También es verdad que en el fútbol nunca se puede decir nunca, porque pueden ocurrir cosas extrañas, y de hecho suelen pasar.
Pongamos como ejemplo la situación del internacional inglés Marcus Rashford.
Rashford, sin futuro en el United con Amorim
En diciembre de 2024, estaba tan fuera de los planes del United de Ruben Amorim que la única opción sensata era marcharse, y para el atacante, volver a la selección de Inglaterra parecía un sueño lejano.
Después de una cesión bastante positiva en el Aston Villa, llegó un préstamo al Barcelona, después de que su petición pública de fichaje fuera escuchada con claridad por el club catalán.
Para mérito del jugador, ha firmado una campaña espectacular, que terminó con un título de LaLiga y, como era de esperar, parecía que su cesión se convertiría en un traspaso definitivo.
Sin embargo, a pesar de sus 14 goles y 11 asistencias en 49 partidos en todas las competiciones, y de haber demostrado de sobra que su actitud y entrega eran intachables, Deco y Hansi Flick decidieron que el Barça no ejercería la opción de compra por Rashford.
Carrick está dispuesto a darle borrón y cuenta nueva
Aunque eso debió de ser un golpe para el jugador de 28 años, la resurrección de su carrera en el Camp Nou le ha abierto más puertas que hace unos 18 meses, entre ellas la posibilidad de volver a la plantilla del United.
Ahora, con Michael Carrick como entrenador —quien fue capitán de los Red Devils cuando Rashford debutó siendo un chaval—, hay quien piensa que el técnico inglés podría estar dispuesto a darle una nueva oportunidad a su excompañero y permitirle volver a ganarse un sitio en el Teatro de los Sueños.
Sería, sin duda, un giro radical para Rashford, que parece estar más que dispuesto a intentar ser de nuevo un jugador decisivo para el club de su infancia, algo impensable bajo el mando de Amorim.
Números fabulosos en el Barcelona
Durante su etapa en España, y más allá de sus goles y asistencias, sus 10 contraataques igualaron la cifra de Lamine Yamal, mucho más mediático, y solo fueron superados por Raphinha y Fermin Lopez.
Su precisión de tiro, del 56,79%, fue bastante buena y solo la superó el 62,82% de Ferran Torres. Algo similar ocurrió con la conversión de disparos: el 21,43% de Rashford se quedó muy cerca del 21,65% de The Shark.

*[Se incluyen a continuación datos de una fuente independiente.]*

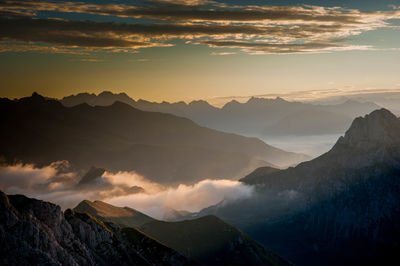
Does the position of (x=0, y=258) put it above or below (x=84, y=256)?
above

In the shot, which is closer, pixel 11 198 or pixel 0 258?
pixel 0 258

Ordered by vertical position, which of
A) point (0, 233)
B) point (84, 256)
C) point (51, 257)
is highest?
point (0, 233)

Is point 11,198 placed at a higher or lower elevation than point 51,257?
higher

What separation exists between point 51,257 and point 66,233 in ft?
91.6

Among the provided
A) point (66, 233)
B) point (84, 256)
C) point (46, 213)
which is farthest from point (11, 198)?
point (84, 256)

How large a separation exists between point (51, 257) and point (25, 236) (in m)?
13.5

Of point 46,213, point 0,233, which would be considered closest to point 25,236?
point 0,233

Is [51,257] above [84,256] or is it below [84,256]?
above

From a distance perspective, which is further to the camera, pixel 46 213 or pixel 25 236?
pixel 46 213

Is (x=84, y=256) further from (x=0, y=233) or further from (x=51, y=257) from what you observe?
(x=0, y=233)

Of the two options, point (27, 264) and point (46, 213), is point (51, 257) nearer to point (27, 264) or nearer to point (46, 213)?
point (27, 264)

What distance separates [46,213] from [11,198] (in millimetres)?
16921

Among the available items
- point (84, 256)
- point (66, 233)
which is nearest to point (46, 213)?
point (66, 233)

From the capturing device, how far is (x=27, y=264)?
16338 cm
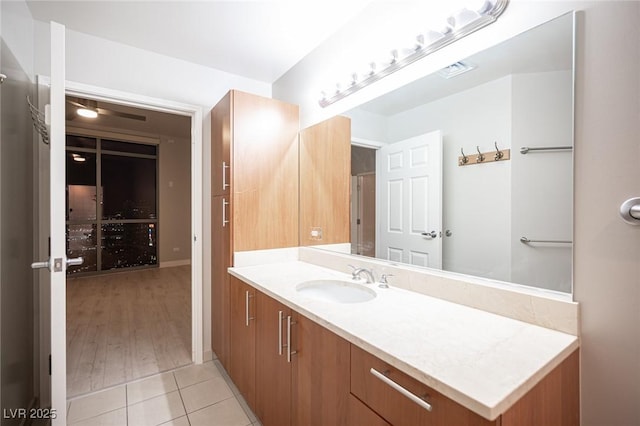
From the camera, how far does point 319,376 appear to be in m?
1.13

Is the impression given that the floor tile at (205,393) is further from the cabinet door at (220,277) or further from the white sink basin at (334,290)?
the white sink basin at (334,290)

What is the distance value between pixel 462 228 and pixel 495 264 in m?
0.21

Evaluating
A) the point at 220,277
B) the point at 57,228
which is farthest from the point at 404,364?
the point at 220,277

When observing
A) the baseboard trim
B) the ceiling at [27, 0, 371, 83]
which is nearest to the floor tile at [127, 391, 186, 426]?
the ceiling at [27, 0, 371, 83]

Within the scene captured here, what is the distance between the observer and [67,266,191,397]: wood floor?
2.26 m

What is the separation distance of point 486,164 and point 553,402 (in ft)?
2.86

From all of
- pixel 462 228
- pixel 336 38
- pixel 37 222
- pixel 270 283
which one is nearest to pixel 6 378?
pixel 37 222

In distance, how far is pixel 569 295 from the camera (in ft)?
3.23

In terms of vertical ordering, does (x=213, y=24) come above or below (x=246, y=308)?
above

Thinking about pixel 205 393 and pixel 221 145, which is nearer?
pixel 205 393

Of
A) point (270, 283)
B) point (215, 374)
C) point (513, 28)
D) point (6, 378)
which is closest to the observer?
point (513, 28)

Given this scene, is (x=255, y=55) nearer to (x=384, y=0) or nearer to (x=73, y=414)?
(x=384, y=0)

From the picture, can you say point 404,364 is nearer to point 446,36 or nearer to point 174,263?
point 446,36

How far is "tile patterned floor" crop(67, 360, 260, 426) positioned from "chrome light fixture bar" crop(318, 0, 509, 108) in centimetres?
220
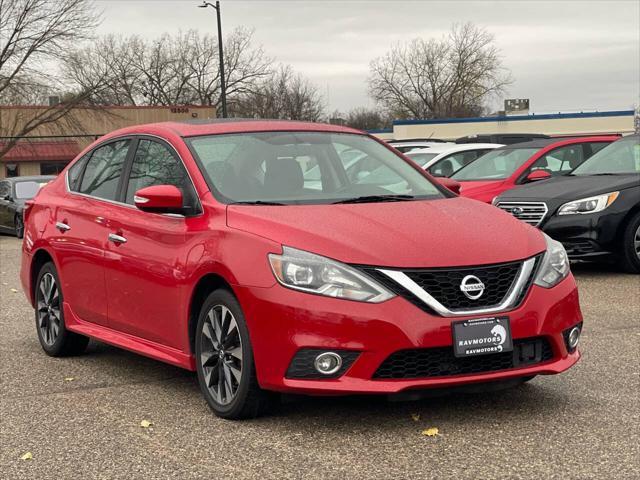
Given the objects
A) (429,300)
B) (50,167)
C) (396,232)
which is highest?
(396,232)

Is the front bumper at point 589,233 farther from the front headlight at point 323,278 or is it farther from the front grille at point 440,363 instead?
the front headlight at point 323,278

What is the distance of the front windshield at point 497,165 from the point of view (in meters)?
13.9

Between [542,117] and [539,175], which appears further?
[542,117]

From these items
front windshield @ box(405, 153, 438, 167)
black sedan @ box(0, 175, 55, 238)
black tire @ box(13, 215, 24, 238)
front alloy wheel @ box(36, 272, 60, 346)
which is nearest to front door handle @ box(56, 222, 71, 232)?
front alloy wheel @ box(36, 272, 60, 346)

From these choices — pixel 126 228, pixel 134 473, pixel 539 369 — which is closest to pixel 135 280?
pixel 126 228

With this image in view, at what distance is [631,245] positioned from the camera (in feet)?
36.3

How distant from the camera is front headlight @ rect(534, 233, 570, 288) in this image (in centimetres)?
510

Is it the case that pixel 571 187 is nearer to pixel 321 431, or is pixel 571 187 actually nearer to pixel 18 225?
pixel 321 431

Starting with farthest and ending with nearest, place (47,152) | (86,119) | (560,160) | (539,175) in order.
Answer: (47,152)
(86,119)
(560,160)
(539,175)

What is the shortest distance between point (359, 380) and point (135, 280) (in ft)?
5.94

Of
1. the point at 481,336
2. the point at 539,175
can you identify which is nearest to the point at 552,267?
the point at 481,336

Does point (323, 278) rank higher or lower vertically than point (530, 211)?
higher

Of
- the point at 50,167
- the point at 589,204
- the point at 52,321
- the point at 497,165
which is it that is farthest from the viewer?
the point at 50,167

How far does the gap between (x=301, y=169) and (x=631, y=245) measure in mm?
6181
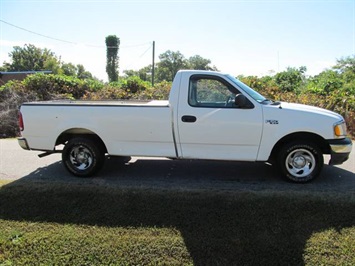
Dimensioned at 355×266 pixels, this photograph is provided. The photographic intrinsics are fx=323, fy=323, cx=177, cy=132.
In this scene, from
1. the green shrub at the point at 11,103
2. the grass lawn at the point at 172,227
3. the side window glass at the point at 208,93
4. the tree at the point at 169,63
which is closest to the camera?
the grass lawn at the point at 172,227

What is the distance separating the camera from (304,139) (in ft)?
17.6

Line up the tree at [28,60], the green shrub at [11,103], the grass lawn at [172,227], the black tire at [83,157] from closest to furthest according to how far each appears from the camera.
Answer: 1. the grass lawn at [172,227]
2. the black tire at [83,157]
3. the green shrub at [11,103]
4. the tree at [28,60]

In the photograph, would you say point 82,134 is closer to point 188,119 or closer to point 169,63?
point 188,119

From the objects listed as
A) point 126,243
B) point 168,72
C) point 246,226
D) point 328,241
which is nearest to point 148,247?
A: point 126,243

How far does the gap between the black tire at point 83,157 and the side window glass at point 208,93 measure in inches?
76.3

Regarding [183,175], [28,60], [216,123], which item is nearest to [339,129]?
[216,123]

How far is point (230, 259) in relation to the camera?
3514mm

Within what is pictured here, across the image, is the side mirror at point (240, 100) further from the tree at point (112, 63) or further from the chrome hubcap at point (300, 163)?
the tree at point (112, 63)

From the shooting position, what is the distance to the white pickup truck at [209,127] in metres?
5.26

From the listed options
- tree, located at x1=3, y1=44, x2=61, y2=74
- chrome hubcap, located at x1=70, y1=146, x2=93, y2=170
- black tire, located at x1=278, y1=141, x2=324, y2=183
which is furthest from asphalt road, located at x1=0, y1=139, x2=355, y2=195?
tree, located at x1=3, y1=44, x2=61, y2=74

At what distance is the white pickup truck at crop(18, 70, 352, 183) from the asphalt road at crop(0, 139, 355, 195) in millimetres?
365

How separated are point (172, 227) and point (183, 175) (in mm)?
2009

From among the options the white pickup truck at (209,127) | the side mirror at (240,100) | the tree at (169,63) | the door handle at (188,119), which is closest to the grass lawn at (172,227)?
the white pickup truck at (209,127)

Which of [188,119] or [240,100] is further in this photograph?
[188,119]
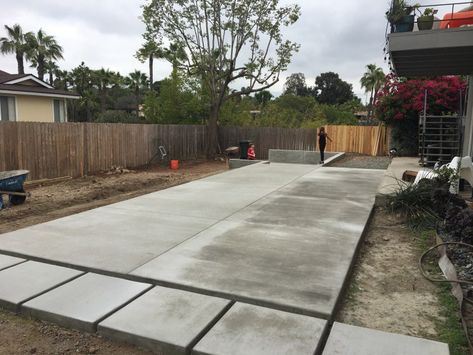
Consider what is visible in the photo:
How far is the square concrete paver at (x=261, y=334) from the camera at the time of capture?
2412 mm

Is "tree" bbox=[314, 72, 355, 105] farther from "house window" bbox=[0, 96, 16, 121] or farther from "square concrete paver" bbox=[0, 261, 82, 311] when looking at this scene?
"square concrete paver" bbox=[0, 261, 82, 311]

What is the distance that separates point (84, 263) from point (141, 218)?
1823 mm

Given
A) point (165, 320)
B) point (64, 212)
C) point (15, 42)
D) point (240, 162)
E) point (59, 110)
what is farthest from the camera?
point (15, 42)

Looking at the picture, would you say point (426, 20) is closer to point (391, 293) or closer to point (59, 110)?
point (391, 293)

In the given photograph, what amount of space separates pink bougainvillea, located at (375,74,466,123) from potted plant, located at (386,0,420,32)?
7.92 meters

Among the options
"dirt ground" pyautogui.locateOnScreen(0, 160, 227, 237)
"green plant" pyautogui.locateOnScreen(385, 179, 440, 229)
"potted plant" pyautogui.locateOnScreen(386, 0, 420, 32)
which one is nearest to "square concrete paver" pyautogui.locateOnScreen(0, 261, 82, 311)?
"dirt ground" pyautogui.locateOnScreen(0, 160, 227, 237)

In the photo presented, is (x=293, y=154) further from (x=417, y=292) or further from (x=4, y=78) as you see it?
(x=4, y=78)

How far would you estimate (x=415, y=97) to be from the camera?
16516 mm

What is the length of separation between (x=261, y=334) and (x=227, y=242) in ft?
6.39

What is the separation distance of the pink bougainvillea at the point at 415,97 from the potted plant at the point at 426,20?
310 inches

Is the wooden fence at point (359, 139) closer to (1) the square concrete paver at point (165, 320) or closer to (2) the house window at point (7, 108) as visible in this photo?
(2) the house window at point (7, 108)

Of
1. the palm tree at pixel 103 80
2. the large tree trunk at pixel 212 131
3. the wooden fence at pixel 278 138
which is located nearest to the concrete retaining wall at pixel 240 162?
the large tree trunk at pixel 212 131

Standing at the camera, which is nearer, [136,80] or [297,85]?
[136,80]

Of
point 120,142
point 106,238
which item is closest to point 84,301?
point 106,238
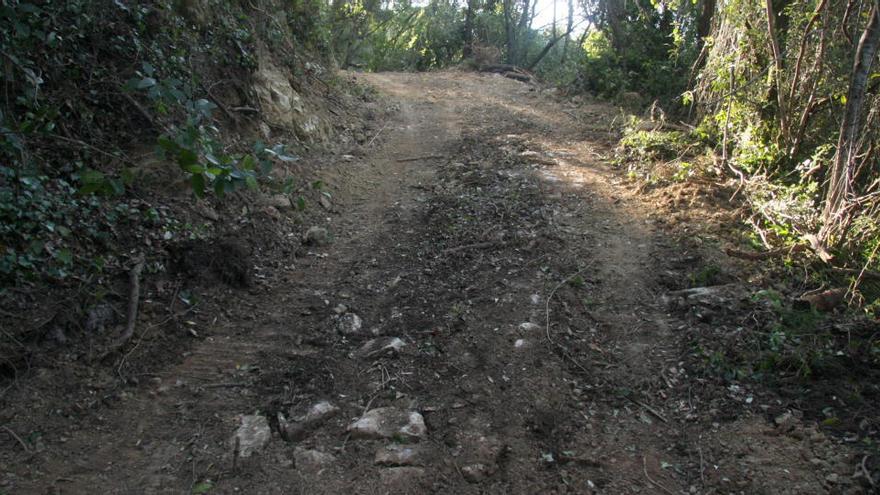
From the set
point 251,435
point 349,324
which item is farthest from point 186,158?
point 349,324

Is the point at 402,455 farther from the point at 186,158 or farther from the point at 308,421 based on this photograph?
the point at 186,158

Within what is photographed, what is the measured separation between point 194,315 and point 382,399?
158cm

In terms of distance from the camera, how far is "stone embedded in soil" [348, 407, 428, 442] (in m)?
3.10

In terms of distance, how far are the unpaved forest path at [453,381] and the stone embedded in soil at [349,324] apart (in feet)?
0.06

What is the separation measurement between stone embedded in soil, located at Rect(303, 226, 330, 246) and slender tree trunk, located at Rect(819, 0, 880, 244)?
442cm

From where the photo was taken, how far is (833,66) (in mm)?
5379

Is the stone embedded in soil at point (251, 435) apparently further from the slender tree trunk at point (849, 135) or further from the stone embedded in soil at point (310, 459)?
the slender tree trunk at point (849, 135)

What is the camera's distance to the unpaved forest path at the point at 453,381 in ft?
9.35

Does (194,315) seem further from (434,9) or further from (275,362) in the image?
(434,9)

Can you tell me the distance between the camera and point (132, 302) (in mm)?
3631

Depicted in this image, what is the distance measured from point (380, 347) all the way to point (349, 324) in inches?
15.8

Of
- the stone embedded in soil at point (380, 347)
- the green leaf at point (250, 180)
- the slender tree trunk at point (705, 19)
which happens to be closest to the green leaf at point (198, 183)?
the green leaf at point (250, 180)

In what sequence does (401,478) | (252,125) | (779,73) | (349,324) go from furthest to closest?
(252,125) → (779,73) → (349,324) → (401,478)

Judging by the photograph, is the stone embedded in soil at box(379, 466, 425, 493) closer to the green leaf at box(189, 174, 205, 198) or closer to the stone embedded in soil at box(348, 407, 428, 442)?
the stone embedded in soil at box(348, 407, 428, 442)
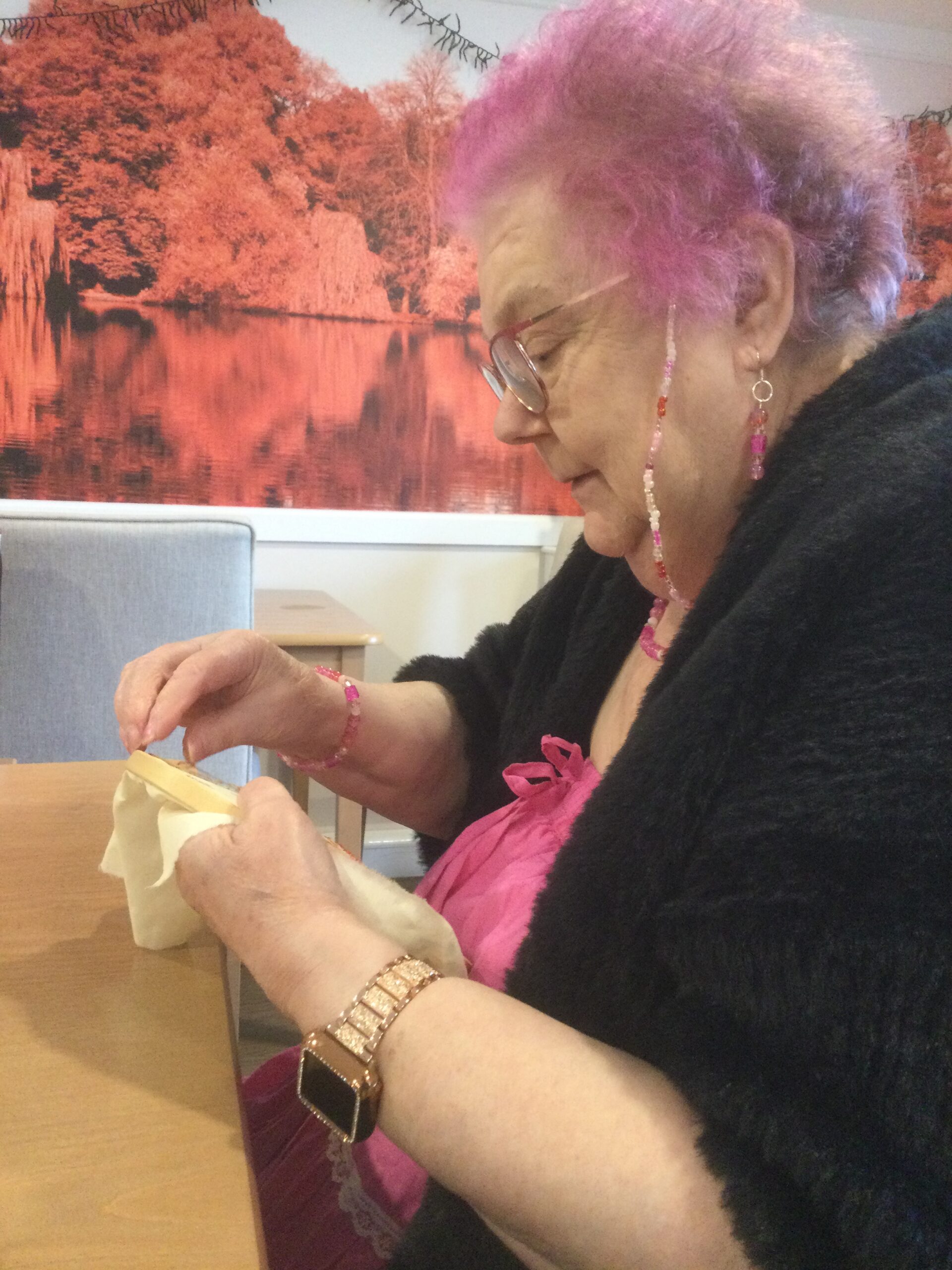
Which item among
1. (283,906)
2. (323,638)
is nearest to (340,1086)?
(283,906)

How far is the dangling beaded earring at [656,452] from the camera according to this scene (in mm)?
681

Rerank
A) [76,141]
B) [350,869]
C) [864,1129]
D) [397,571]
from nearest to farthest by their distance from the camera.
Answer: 1. [864,1129]
2. [350,869]
3. [76,141]
4. [397,571]

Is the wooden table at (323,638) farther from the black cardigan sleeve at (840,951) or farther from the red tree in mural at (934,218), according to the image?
the red tree in mural at (934,218)

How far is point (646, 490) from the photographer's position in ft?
2.38

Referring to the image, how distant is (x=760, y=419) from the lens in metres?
0.69

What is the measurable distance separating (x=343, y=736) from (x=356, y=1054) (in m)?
0.57

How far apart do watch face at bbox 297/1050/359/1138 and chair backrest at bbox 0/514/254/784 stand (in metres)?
1.21

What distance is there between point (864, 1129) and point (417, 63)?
243 centimetres

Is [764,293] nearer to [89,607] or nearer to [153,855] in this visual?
[153,855]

Hay que tener en cuenta, por supuesto, que Torres fue el delantero centro principal cuando Robert Lewandowski no jugaba, mientras que Rashford siempre actuó en banda, lo que hace aún más meritorio el aporte del inglés.
Con 117 disparos totales a portería, Rashford volvió a quedar en "posición de plata", ya que los 168 de Lamine fueron, con diferencia, la mejor marca. Fermin (112) fue el único otro jugador que superó la centena de tiros, y si Carrick solo analizara estos datos, vería una tendencia muy positiva.
A eso hay que sumar las 67 ocasiones creadas por Rashford y un excelente porcentaje de acierto en el pase del 83,74%, mejor que el de varios jugadores del United la temporada pasada.
También hay que destacar los 132 saques de esquina lanzados, con un 23,7% de éxito, aunque ahí todavía hay margen de mejora.
Rashford lo dio todo para ganarse el contrato en el Barcelona
Incluso haber ganado 104 duelos individuales en el suelo demuestra hasta qué punto Rashford quería dejar huella.
Desde luego, nadie puede reprocharle que no hiciera todo lo posible para lograr un contrato definitivo con el conjunto catalán. Aunque le haya molestado que finalmente no llegara esa oportunidad, puede sentirse muy orgulloso tanto de su rendimiento individual como del éxito colectivo.
La cuestión ahora es si Carrick y la directiva del United lo ven como una opción válida, ya sea como titular o en otro rol.
¿Mantendrá el United a Rashford o lo dejará salir?
Desde el cambio de entrenador a mitad de la temporada pasada, el ambiente sombrío que rodeaba al club ha desaparecido, con Matheus Cunha, Bryan Mbeumo, Benjamin Sesko y otros disfrutando de una sociedad emergente.
Esa delantera será difícil de desbancar para Rashford; sin embargo, tiene capacidad de sobra para lograrlo, y eso le plantearía a Carrick el dilema que todos los entrenadores desean: competencia real por cada puesto.
Empiece o no la temporada en el United o en otro destino, ha dado un giro a su carrera cuando parecía estancada, y eso merece ser celebrado.